The judge presides over the trial from a desk, called a bench, on an elevated platform. The judge has five basic tasks. The first is simply to preside over the proceedings and see that order is maintained. The second is to determine whether any of the evidence that the parties want to use is illegal or improper. Third, before the jury begins its deliberations about the facts in the case, the judge gives the jury instructions about the law that applies to the case and the standards it must use in deciding the case. Fourth, in bench trials, the judge must also determine the facts and decide the case. The fifth is to sentence convicted criminal defendants.
The lawyers for each party will either be sitting at the counsel tables facing the bench or be speaking to the judge, a witness, or the jury. Each lawyer's task is to bring out the facts that put his or her client's case in the most favorable light, but do so using approved legal procedures. In criminal cases, one of the lawyers works for the executive branch of the government, which is the branch that prosecutes cases on behalf of society.
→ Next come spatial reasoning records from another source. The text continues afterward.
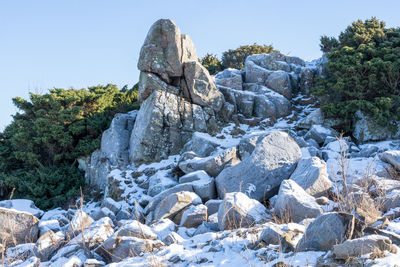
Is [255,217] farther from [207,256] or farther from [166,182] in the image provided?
[166,182]

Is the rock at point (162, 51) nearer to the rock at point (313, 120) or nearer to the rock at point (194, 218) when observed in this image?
the rock at point (313, 120)

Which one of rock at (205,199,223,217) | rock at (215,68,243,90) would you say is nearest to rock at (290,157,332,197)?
rock at (205,199,223,217)

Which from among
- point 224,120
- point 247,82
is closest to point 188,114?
point 224,120

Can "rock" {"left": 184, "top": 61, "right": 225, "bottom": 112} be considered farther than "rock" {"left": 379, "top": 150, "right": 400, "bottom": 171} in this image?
Yes

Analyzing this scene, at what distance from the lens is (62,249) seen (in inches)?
242

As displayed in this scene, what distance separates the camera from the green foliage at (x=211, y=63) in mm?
27016

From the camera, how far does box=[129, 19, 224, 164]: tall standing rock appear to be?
14836mm

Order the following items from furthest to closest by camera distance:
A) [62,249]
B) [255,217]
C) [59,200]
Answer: [59,200] → [255,217] → [62,249]

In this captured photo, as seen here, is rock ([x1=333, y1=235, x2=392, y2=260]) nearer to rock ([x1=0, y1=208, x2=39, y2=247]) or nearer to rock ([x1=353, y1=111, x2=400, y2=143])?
rock ([x1=0, y1=208, x2=39, y2=247])

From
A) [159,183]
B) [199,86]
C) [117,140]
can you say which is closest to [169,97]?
[199,86]

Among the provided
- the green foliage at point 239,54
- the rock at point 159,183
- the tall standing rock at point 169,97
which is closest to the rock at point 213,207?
the rock at point 159,183

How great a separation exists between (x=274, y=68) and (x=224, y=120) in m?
7.75

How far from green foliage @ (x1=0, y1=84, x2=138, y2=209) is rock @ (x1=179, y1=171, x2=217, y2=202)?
726cm

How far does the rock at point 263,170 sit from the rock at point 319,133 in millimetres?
4391
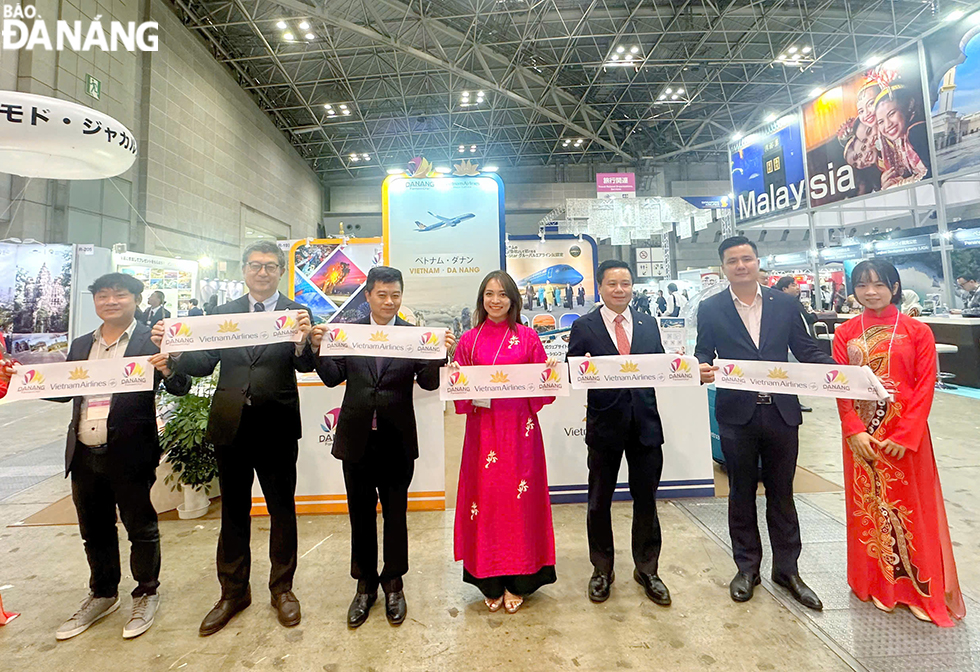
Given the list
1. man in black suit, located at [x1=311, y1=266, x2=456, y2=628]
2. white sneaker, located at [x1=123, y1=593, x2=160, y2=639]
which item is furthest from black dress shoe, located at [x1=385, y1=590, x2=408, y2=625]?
white sneaker, located at [x1=123, y1=593, x2=160, y2=639]

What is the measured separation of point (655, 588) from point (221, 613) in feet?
6.86

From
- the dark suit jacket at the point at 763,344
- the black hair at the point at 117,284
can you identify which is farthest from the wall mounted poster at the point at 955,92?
the black hair at the point at 117,284

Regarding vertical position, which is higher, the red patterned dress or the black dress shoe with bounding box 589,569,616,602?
the red patterned dress

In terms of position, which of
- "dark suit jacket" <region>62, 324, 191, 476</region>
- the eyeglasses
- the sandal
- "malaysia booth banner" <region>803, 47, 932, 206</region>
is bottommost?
the sandal

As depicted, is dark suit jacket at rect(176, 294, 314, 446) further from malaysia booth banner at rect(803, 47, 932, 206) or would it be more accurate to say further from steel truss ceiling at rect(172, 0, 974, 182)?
steel truss ceiling at rect(172, 0, 974, 182)

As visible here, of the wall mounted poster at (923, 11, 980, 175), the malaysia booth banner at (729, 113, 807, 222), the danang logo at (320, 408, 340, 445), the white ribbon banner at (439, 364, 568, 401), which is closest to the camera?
the white ribbon banner at (439, 364, 568, 401)

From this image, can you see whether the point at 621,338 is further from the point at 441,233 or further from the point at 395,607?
the point at 441,233

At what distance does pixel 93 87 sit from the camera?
8586 mm

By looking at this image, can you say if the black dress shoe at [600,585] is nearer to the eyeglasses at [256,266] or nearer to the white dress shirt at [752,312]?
the white dress shirt at [752,312]

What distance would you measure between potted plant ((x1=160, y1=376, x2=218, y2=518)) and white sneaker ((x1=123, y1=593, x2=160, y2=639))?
45.4 inches

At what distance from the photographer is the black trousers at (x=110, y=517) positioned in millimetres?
1984

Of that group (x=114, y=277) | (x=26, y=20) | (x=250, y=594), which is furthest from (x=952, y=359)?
(x=26, y=20)

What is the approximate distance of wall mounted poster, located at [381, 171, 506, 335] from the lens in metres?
3.98

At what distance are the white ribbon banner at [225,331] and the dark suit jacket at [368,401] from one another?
244mm
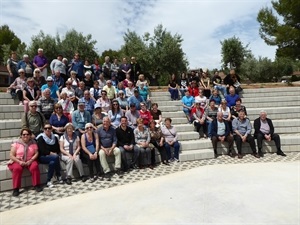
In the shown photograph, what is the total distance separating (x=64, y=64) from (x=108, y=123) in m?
4.82

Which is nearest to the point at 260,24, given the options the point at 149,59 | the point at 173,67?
the point at 173,67

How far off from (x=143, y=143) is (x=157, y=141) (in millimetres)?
518

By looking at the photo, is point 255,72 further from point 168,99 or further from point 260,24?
point 168,99

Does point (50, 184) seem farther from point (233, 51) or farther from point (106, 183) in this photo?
point (233, 51)

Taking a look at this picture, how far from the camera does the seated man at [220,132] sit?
7.61 metres

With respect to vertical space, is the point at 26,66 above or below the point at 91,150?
above

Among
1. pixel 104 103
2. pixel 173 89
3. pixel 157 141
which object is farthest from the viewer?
pixel 173 89

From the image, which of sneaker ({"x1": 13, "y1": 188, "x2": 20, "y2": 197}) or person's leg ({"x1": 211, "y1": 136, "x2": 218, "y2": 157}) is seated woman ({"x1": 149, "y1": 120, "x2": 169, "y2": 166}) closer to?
person's leg ({"x1": 211, "y1": 136, "x2": 218, "y2": 157})

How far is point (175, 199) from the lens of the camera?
443 cm

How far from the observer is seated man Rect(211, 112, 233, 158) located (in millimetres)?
7613

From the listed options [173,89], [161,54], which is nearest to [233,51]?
[161,54]

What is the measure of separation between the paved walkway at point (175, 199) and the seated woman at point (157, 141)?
0.69 m

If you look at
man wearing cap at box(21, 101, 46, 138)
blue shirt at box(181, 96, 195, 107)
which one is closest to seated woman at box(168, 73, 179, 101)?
blue shirt at box(181, 96, 195, 107)

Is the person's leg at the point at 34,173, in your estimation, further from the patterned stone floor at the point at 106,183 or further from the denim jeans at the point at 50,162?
the denim jeans at the point at 50,162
In federal criminal cases, that lawyer is the U.S. Attorney or an assistant U.S. attorney. On relatively rare occasions, defendants in criminal cases or parties in civil cases attempt to present their cases themselves, without using a lawyer. Parties who act on their own behalf are said to act pro se, a Latin phrase meaning "on one's own behalf."
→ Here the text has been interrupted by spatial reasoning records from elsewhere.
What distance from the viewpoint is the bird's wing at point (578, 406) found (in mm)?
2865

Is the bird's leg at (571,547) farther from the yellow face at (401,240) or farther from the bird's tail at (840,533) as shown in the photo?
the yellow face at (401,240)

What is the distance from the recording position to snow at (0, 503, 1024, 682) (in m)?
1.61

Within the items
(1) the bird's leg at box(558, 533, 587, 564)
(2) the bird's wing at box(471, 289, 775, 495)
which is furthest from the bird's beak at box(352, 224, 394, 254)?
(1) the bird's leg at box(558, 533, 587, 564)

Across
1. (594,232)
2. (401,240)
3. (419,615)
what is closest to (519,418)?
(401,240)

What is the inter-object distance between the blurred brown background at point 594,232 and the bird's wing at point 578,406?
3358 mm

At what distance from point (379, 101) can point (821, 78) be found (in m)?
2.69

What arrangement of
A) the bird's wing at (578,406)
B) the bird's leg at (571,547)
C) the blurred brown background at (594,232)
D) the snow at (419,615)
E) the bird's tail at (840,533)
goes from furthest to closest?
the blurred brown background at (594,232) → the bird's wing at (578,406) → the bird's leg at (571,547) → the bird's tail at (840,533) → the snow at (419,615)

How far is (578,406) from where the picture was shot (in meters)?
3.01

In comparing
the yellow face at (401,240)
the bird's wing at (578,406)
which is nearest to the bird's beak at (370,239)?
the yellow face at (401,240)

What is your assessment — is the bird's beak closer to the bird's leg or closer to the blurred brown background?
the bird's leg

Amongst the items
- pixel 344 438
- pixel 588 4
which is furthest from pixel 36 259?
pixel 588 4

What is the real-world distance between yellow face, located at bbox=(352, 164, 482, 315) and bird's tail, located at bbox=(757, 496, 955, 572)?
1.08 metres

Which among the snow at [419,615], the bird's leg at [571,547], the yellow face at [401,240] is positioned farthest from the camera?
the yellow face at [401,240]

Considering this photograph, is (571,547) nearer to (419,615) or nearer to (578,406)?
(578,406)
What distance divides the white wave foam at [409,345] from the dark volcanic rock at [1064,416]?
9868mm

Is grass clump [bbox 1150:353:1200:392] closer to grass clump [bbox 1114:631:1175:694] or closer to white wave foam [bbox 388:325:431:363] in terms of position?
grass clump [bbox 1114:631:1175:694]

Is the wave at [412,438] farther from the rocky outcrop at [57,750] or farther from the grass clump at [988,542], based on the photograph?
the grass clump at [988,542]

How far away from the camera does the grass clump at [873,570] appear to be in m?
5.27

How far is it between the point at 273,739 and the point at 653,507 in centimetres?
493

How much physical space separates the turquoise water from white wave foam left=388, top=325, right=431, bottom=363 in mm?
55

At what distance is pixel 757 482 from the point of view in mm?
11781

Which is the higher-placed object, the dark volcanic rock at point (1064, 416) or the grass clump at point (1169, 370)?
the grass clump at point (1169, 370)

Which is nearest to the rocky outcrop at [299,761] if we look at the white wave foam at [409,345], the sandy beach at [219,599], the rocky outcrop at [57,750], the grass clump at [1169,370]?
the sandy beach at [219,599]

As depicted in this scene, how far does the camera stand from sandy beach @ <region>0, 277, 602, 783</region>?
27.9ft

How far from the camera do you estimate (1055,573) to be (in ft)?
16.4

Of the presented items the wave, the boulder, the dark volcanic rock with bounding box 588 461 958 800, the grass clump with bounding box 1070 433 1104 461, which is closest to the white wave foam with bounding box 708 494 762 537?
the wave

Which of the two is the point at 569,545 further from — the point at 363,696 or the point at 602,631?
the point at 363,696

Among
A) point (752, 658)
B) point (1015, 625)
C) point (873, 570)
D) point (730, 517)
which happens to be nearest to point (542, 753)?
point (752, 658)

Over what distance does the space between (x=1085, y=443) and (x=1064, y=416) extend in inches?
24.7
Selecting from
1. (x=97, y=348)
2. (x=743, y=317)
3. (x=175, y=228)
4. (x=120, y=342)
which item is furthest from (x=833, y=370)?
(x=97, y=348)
The parties may or may not be present at the counsel tables with their lawyers. Defendants in criminal cases have a constitutional right to be present. Parties in civil cases may be present if they wish, but are often absent.
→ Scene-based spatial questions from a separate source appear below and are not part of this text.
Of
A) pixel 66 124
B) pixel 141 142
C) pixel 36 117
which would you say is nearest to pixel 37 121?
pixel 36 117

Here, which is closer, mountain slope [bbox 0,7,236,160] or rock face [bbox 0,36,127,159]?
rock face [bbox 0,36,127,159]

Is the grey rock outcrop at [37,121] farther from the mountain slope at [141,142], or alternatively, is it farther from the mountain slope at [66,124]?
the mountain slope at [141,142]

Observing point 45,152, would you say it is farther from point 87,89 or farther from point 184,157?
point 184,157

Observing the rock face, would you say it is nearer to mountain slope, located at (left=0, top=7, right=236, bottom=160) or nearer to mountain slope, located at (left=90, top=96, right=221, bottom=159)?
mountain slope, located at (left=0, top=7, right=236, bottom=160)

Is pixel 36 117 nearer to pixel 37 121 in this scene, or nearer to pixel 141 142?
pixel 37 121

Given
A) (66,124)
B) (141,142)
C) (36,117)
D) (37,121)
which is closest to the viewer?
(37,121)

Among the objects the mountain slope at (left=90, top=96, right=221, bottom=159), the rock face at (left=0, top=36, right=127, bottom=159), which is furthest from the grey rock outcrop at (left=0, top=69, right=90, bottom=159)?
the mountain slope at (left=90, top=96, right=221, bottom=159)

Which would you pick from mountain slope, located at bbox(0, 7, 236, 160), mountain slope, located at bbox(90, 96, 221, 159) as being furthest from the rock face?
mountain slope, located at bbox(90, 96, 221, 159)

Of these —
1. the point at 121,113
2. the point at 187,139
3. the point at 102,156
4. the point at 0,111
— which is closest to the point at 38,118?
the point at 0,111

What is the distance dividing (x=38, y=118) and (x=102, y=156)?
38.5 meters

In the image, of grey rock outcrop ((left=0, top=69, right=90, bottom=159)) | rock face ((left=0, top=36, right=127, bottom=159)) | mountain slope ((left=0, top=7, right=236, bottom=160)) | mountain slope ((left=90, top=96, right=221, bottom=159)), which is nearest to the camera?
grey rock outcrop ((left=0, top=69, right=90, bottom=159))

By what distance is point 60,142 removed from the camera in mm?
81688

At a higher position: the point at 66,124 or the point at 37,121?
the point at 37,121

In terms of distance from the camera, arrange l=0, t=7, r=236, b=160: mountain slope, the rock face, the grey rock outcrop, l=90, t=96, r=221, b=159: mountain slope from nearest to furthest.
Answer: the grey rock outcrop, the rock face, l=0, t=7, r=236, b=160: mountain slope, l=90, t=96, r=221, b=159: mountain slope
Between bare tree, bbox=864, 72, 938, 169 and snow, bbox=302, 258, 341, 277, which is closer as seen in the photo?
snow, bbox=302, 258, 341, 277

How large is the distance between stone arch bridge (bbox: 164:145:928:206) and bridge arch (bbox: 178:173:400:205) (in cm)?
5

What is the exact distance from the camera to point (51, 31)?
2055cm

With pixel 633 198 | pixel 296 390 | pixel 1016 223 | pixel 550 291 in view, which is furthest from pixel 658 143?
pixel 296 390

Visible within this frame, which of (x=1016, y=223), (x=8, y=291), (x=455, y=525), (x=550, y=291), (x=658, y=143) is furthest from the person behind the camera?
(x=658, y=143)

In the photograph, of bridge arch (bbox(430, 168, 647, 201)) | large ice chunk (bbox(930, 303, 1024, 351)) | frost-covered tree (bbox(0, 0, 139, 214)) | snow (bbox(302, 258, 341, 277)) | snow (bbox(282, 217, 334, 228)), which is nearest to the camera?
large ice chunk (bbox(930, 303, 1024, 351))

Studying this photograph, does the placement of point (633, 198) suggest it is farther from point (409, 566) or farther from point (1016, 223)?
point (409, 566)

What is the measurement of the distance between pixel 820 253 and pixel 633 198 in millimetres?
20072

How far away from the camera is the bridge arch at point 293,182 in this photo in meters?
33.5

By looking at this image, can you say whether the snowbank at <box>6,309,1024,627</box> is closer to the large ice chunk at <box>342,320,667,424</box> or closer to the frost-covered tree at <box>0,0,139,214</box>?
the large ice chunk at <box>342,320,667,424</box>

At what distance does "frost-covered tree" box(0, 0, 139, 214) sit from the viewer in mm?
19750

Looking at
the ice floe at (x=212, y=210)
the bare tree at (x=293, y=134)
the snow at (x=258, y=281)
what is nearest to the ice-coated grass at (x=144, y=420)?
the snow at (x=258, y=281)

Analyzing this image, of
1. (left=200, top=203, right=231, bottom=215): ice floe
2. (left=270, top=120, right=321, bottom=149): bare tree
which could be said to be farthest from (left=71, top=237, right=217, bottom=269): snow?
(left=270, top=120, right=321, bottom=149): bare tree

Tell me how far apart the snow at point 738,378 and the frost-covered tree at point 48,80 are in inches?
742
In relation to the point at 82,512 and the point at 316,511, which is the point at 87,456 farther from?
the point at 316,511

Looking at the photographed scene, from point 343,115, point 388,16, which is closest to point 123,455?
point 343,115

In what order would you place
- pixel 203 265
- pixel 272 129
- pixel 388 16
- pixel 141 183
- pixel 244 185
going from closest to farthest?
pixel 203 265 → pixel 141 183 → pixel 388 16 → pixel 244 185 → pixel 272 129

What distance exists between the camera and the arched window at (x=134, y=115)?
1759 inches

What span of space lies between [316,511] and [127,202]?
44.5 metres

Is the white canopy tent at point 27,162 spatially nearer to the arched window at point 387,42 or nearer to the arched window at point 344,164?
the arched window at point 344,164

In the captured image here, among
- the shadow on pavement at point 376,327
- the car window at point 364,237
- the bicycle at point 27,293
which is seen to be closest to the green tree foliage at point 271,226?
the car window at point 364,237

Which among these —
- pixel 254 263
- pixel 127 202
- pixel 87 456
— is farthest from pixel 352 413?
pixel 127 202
Witnesses give testimony about the facts in the case that are in dispute. During their testimony, they sit on the witness stand, facing the courtroom. Because the witnesses are asked to testify by one party or the other, they are often referred to as plaintiff's witnesses, government's witnesses, or defense witnesses.
The Courtroom Deputy
The courtroom deputy, who is usually seated near the judge, administers the oaths to the witnesses, marks the exhibits, and generally helps the judge keep the trial running smoothly.
The Court Reporter
The court reporter sits near the witness stand and usually types the official record of the trial (everything that is said or introduced into evidence) on a stenographic machine. Federal law requires that a word-for-word record be made of every trial. The court reporter also produces a written transcript of the proceedings if either party appeals the case or requests a transcript to review. However, transcripts will not be available to jurors because there is not enough time to create a transcription.